ただし、この信号はマザー側でVcc(5V)にプルアップされて使用しているはずです。 VID信号は、多くのマザーではプルアップされて使われていますが、その電圧は様々です(2.5V, 3.3V, 5.0Vなど)、プルアップ抵抗が無効にならないように注意します。 しかしHIP6301,HIP6302のデータシートによれば、チップ内部に一応プルアップ回路を備えていますから、必ずしもプルアップ抵抗が必須というわけではありませんが、改造でスイッチなどを追加した場合は内部のプルアップ抵抗だけでは動作が不確実になる可能性があります。
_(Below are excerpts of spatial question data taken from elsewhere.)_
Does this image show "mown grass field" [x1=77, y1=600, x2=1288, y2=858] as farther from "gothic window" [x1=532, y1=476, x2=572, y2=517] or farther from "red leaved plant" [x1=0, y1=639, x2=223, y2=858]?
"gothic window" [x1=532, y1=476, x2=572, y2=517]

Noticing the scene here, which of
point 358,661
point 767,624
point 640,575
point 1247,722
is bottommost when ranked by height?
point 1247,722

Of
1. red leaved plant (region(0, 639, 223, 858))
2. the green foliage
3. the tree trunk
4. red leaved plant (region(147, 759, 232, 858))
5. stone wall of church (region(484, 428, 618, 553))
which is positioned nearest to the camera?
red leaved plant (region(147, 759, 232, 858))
例えば、このようなSWを作成しCPUに代わってVIDを設定します。

スイッチの制作は簡単ですが、実はCPUのVID信号を無効にする方法が少々面倒です。
このため、CPUのVID信号は、そのままにして、このSWをソケット裏のVIDピンに配線する方法でもかまいません。 この場合、対応するブリッジがオープンになっていないとこのSWによる設定が有効になりませんから、 コア電圧を下げることはできませんが、全部ONにすれば1.85Vになります。

VID SW設定
VID [4:0]
電圧(V)DIP SW
12345
ID[4][3][2][1][0]
1.85CCCCC
1.80(N)CCC:C
1.75(M)CC:CC
1.70(P)CC::C
1.65(K)C:CCC
1.60(U)C:C:C
1.55(H)C::CC
1.50(L)C:::C
1.45(Q):CCCC
1.40(V):CC:C
1.35(J):C:CC
1.30(W):C::C
1.25(X)::CCC
1.20(T)::C:C
1.15(C):::CC
1.10(Y)::::C


C=ON , :=OFF
この表ではDIP-SWの5番、VID[0]がONに固定としてOFFの場合を省略しています。 OFFの場合の電圧は0.025V低くなります。
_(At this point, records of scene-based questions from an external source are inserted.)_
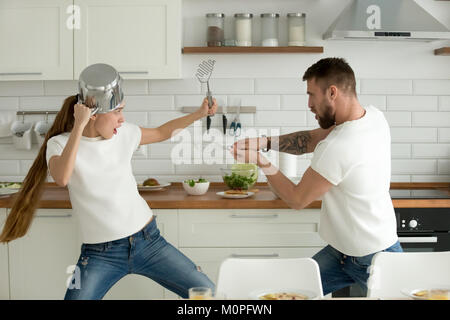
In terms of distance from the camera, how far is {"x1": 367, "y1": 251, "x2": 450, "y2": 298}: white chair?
210cm

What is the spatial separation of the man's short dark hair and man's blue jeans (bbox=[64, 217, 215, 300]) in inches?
38.1

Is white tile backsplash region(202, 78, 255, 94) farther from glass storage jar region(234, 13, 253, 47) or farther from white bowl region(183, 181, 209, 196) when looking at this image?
white bowl region(183, 181, 209, 196)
CPUのVID信号を無効にさせるには、次の方法のどれかを使う
L11ブリッジの加工
L11ブリッジをすべてオープンに加工します、作業は比較的楽で、カッターでブリッジを切り離せるようです。。
VIDピンカット
CPUのVIDピンをすべてカットする、お手軽で確実ですが、元に戻すことができないので...。
PKOCK7-EV6
アスロン用の例の倍率変換下駄を使って改造する、テスト用には便利です。
パターンカット
VIDピンから出ているパターンを追い、コアボルテージレギュレータの入力ピンに接続されていることを確認します。 次にソケット裏のVIDピン脇でVIDパターンをカットします。 しかし、実際にはコア電圧をある程度コントロールできるマザーの場合には、コアボルテージレギュレータの前にコア電圧を変更する回路が載っているわけですから、この回路の入力側を横取りする必要がありますから、パターンカットの場所と、DIP-SW配線の接続場所の特定が難しくなります。
その他
VIDピンに極細のチューブをかぶせて絶縁してしまうとか、ソケットの対応するピンを抜くという荒技も聞いたことがありますが......。
コアボルテージレギュレータ

コア電圧を生成する回路で、そのコントロールをしているLSI(HIP-6302など)の入力ピンをSWで設定するようにすれば自由にコア電圧を変えられるはずです、マザーボードによって使っている製品が違いますから、この部分はマザーごとに対応しなくてはならないので少々面倒です。

VIDブリッジ加工について

ブリッジ加工で、V_COREを変えようとするときは、使用するCPUがモバイル版、デスクトップ版のどちらの場合でも、 デスクトップ用のマザーに対してコア電圧IDを送るわけですから、 必ずDesktop版のIDを使って設定します。ただしモバイル版専用マザーを使っていたら、話は別です。

VID、コア電圧の制限

マザーボードによっては、起動できるコア電圧が制限されていることがあります。 BIOSが制限しているか、コア電圧レギュレーターの都合によるものでしょう。